### Requirement
Copy out every row below word for word, leaving out the pictures.

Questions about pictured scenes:
.....

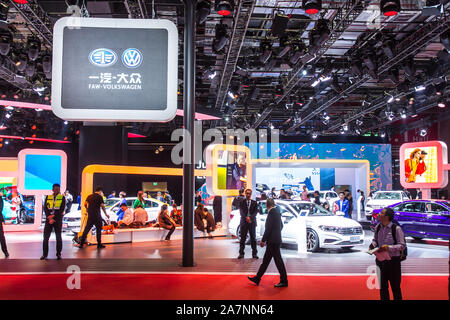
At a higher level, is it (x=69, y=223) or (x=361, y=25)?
(x=361, y=25)

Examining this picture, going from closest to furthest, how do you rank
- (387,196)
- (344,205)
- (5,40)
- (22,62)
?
(5,40) < (22,62) < (344,205) < (387,196)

.....

### Exercise answer
At a higher level, is it (x=69, y=223) or (x=361, y=25)?
(x=361, y=25)

Examining this picture, going from closest to furthest, how do you rank
- (387,196)
- (344,205)
- (5,40)
- (22,62)
?
(5,40) < (22,62) < (344,205) < (387,196)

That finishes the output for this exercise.